The sight has left me with red-tinged tunnel vision. All I can see is my friend’s hand settling into the curve at the base of Leo’s spine, guiding her the way I used to. I can practically feel the heat of her body beneath my fingertips, or perhaps it’s just my rage setting me alight. I try every method Granda taught me to relax. Breathe in through the nose, out through the mouth. Count backward from one hundred. Imagine each of my appendages filling with warm, golden light that spreads through my body until I’m filled to the brim.
Okay, that last one was for falling asleep, but it does the trick anyway.
It’s just Podge, I remind myself. He’s not trying to fuck your ex-girlfriend.
Oh God, is that how I’m thinking of her now? Like a tree I’ve pissed on to mark my territory. It’s been twelve years, for Christ’s sake. I’ve got to get a grip.
I drop a handful of euros on the table and stand, leaving behind a lot of wasted beer and along with it, I’m hoping, this bout of insanity that’s overtaken me. Dermot studies me with a hint of suspicion folded into the million wrinkles between his eyebrows. Frazzled and utterly spent, I nod in his direction and take my leave.

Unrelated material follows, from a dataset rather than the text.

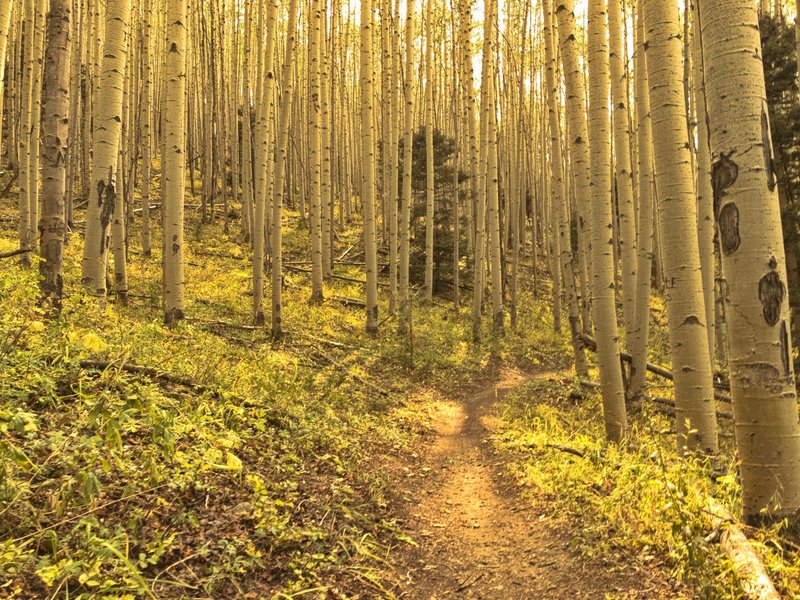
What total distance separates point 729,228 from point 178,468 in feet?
11.4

The steady static of voices that fills the bar falls away when I step out onto the sidewalk, leaving me feeling like I’ve stuffed my ears with cotton. The world is at once muffled and incredibly clear, and it takes a moment for me to find an equilibrium. There’s a tension headache building in my temples, and I cup my jaw, tugging it left and right like I’ve just been punched, attempting to relieve the pain.